Data supplied =>

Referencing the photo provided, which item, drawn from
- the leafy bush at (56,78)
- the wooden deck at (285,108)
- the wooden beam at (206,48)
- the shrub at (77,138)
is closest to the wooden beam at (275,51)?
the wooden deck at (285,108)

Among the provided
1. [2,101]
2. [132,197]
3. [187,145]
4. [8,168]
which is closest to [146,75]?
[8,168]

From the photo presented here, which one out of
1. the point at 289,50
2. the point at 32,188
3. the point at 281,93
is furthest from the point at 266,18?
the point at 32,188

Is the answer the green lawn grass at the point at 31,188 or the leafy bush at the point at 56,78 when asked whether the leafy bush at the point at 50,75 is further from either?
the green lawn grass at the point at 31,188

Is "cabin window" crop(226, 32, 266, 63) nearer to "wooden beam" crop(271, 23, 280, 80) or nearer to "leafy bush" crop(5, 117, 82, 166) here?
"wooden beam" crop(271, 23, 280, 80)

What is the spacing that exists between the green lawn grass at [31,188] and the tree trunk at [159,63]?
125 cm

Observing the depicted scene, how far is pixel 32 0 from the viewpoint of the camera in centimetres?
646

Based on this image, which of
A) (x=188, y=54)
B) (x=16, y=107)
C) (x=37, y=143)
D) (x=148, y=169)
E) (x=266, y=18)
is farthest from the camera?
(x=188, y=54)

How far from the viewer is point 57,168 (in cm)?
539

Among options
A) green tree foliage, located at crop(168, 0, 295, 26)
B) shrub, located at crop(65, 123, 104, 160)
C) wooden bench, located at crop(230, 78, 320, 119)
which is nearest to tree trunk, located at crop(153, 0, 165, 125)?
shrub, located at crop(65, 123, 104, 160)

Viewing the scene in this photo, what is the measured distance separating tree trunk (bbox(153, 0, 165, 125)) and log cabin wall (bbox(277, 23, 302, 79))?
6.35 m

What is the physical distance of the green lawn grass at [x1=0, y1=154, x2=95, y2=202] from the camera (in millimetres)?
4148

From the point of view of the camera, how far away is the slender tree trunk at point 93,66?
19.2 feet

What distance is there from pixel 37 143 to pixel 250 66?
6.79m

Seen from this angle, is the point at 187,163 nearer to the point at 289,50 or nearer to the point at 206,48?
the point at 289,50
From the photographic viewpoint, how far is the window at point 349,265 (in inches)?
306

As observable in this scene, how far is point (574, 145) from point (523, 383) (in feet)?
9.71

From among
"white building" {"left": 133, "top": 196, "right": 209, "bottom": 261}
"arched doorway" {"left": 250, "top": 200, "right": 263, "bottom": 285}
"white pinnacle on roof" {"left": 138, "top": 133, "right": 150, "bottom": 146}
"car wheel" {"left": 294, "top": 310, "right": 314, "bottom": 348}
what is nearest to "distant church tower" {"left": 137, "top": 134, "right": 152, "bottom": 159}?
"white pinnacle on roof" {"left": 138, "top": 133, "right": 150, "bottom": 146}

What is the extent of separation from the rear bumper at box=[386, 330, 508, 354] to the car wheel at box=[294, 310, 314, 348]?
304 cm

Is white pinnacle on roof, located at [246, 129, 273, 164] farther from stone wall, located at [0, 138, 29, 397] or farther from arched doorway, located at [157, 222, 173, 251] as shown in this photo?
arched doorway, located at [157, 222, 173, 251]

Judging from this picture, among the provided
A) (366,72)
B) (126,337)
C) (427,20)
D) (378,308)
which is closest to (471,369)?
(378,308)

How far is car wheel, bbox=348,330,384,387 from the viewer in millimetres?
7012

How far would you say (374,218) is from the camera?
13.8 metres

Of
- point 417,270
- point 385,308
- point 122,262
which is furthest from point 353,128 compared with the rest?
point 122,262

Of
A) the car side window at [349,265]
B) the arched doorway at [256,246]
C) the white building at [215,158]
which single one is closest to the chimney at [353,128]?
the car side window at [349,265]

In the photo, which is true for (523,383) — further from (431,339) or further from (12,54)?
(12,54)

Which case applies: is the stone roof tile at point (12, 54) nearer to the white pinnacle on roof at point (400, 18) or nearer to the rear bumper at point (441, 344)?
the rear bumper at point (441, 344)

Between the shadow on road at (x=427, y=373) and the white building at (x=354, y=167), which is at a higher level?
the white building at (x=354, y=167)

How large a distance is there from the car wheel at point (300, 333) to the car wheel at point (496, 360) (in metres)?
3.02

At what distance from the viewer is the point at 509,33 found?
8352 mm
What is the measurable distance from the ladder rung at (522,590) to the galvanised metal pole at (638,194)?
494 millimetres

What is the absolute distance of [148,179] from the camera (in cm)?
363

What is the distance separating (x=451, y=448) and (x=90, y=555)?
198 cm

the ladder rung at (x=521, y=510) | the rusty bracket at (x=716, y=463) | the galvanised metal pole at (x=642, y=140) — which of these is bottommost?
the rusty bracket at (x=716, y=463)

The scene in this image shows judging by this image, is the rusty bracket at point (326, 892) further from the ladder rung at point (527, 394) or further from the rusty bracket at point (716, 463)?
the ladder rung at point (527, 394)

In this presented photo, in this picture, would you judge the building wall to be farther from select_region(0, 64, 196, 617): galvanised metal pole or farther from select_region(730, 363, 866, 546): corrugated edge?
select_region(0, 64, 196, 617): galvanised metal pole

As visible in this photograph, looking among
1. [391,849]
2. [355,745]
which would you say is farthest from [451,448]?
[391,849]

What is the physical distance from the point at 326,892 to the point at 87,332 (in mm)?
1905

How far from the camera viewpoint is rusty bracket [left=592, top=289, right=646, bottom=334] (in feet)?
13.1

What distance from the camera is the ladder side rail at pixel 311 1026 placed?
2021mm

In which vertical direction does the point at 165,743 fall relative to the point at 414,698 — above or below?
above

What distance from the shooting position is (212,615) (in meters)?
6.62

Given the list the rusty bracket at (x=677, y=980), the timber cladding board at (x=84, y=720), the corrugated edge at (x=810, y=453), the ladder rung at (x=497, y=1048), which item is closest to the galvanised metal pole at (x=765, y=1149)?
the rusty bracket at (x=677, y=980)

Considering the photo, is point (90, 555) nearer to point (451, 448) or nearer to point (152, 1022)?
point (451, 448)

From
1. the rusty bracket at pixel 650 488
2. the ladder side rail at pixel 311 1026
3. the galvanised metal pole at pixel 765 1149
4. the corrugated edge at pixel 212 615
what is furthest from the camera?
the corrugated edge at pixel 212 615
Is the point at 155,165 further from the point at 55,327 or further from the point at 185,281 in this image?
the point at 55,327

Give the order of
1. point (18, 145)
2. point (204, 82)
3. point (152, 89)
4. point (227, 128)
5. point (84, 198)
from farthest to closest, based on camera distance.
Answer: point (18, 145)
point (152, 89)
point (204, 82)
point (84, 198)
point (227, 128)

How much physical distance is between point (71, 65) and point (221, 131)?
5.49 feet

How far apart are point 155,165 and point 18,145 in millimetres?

What is required => Copy out every row above word for word, changing nothing.

Result below =>
Referencing the photo provided, which item, drawn from
- the leafy bush at (56,78)
- the wooden deck at (285,108)
- the wooden beam at (206,48)
- the shrub at (77,138)
is closest to the wooden beam at (275,51)?
the wooden deck at (285,108)

Among the provided
1. [2,101]
2. [132,197]
3. [187,145]
4. [8,168]
which is closest to [146,75]?
[8,168]

From the photo presented here, which one out of
1. the point at 289,50
2. the point at 32,188
3. the point at 281,93
is furthest from the point at 266,18?
the point at 32,188

Is the answer the green lawn grass at the point at 31,188 or the leafy bush at the point at 56,78 when asked whether the leafy bush at the point at 50,75 is further from either?
the green lawn grass at the point at 31,188

Is "cabin window" crop(226, 32, 266, 63) nearer to "wooden beam" crop(271, 23, 280, 80) or nearer to "leafy bush" crop(5, 117, 82, 166) here?
"wooden beam" crop(271, 23, 280, 80)

What is the spacing that exists between the green lawn grass at [31,188] and the tree trunk at [159,63]?
125 cm

Observing the depicted scene, how far is pixel 32 0 from the viewpoint of the camera in centimetres?
646

Based on this image, which of
A) (x=188, y=54)
B) (x=16, y=107)
C) (x=37, y=143)
D) (x=148, y=169)
E) (x=266, y=18)
is farthest from the camera?
(x=188, y=54)

How far from the viewer is point 57,168 (in cm)?
539

Among options
A) green tree foliage, located at crop(168, 0, 295, 26)
B) shrub, located at crop(65, 123, 104, 160)
C) wooden bench, located at crop(230, 78, 320, 119)
which is nearest to tree trunk, located at crop(153, 0, 165, 125)?
shrub, located at crop(65, 123, 104, 160)

Viewing the scene in this photo, what is the measured distance separating tree trunk (bbox(153, 0, 165, 125)) and log cabin wall (bbox(277, 23, 302, 79))?
6.35 m

What is the physical distance of the green lawn grass at [x1=0, y1=154, x2=95, y2=202] from the camera (in millimetres)?
4148

From the point of view of the camera, how far away is the slender tree trunk at point 93,66?
19.2 feet

What distance is there from pixel 37 143 to pixel 250 66?
6.79m

Seen from this angle, is the point at 187,163 nearer to the point at 289,50 or nearer to the point at 206,48?
the point at 289,50
From the photographic viewpoint, how far is the window at point 349,265 (in inches)?
306

As observable in this scene, how far is point (574, 145) from point (523, 383) (in feet)?
9.71

From among
"white building" {"left": 133, "top": 196, "right": 209, "bottom": 261}
"arched doorway" {"left": 250, "top": 200, "right": 263, "bottom": 285}
"white pinnacle on roof" {"left": 138, "top": 133, "right": 150, "bottom": 146}
"car wheel" {"left": 294, "top": 310, "right": 314, "bottom": 348}
what is nearest to "distant church tower" {"left": 137, "top": 134, "right": 152, "bottom": 159}?
"white pinnacle on roof" {"left": 138, "top": 133, "right": 150, "bottom": 146}

What is the extent of separation from the rear bumper at box=[386, 330, 508, 354] to the car wheel at box=[294, 310, 314, 348]?
304 cm

Is white pinnacle on roof, located at [246, 129, 273, 164] farther from stone wall, located at [0, 138, 29, 397] or farther from arched doorway, located at [157, 222, 173, 251] as shown in this photo?
arched doorway, located at [157, 222, 173, 251]

Judging from this picture, among the provided
A) (366,72)
B) (126,337)
C) (427,20)
D) (378,308)
which is closest to (471,369)?
(378,308)

How far is car wheel, bbox=348,330,384,387 from the viewer in millimetres?
7012

How far would you say (374,218) is from the camera?
13.8 metres

Of
- point 417,270
- point 385,308
- point 122,262
which is furthest from point 353,128 compared with the rest?
point 122,262

Of
A) the car side window at [349,265]
B) the arched doorway at [256,246]
C) the white building at [215,158]
which single one is closest to the chimney at [353,128]?
the car side window at [349,265]

In the photo, which is true for (523,383) — further from (431,339) or further from (12,54)?
(12,54)

Which case applies: is the stone roof tile at point (12, 54) nearer to the white pinnacle on roof at point (400, 18) or nearer to the rear bumper at point (441, 344)?
the rear bumper at point (441, 344)

Between the shadow on road at (x=427, y=373) and the white building at (x=354, y=167), which is at a higher level?
the white building at (x=354, y=167)

How large a distance is there from the car wheel at point (300, 333) to the car wheel at point (496, 360) (in metres)?
3.02

At what distance from the viewer is the point at 509,33 found?
8352 mm
What is the measurable distance from the ladder rung at (522,590) to the galvanised metal pole at (638,194)?
494 millimetres

What is the absolute distance of [148,179] from the camera (in cm)?
363

What is the distance separating (x=451, y=448) and (x=90, y=555)?
198 cm

the ladder rung at (x=521, y=510) | the rusty bracket at (x=716, y=463) | the galvanised metal pole at (x=642, y=140) — which of these is bottommost?
the rusty bracket at (x=716, y=463)

The scene in this image shows judging by this image, is the rusty bracket at point (326, 892) further from the ladder rung at point (527, 394) or further from the rusty bracket at point (716, 463)?
the ladder rung at point (527, 394)

In this presented photo, in this picture, would you judge the building wall to be farther from select_region(0, 64, 196, 617): galvanised metal pole or farther from select_region(730, 363, 866, 546): corrugated edge?
select_region(0, 64, 196, 617): galvanised metal pole

As visible in this photograph, looking among
1. [391,849]
2. [355,745]
which would you say is farthest from [451,448]?
[391,849]

What is the physical distance from the point at 326,892 to the point at 87,332 (in mm)?
1905

How far from the camera viewpoint is rusty bracket [left=592, top=289, right=646, bottom=334] (in feet)?
13.1

What distance from the camera is the ladder side rail at pixel 311 1026 placed?
2021mm

In which vertical direction does the point at 165,743 fall relative to the point at 414,698 — above or below?
above

What distance from the shooting position is (212,615) (in meters)?
6.62

Given the list the rusty bracket at (x=677, y=980), the timber cladding board at (x=84, y=720), the corrugated edge at (x=810, y=453), the ladder rung at (x=497, y=1048), which item is closest to the galvanised metal pole at (x=765, y=1149)?
the rusty bracket at (x=677, y=980)

Considering the photo, is point (90, 555) nearer to point (451, 448) or nearer to point (152, 1022)?
point (451, 448)

From
1. the rusty bracket at pixel 650 488
2. the ladder side rail at pixel 311 1026
3. the galvanised metal pole at pixel 765 1149
4. the corrugated edge at pixel 212 615
what is furthest from the camera?
the corrugated edge at pixel 212 615
Is the point at 155,165 further from the point at 55,327 or further from the point at 185,281 in this image?
the point at 55,327

Give the order of
1. point (18, 145)
2. point (204, 82)
3. point (152, 89)
4. point (227, 128)
5. point (84, 198)
from farthest to closest, based on camera distance.
Answer: point (18, 145)
point (152, 89)
point (204, 82)
point (84, 198)
point (227, 128)

How much physical distance is between point (71, 65) and point (221, 131)?
5.49 feet

How far apart are point 155,165 and point 18,145 in millimetres?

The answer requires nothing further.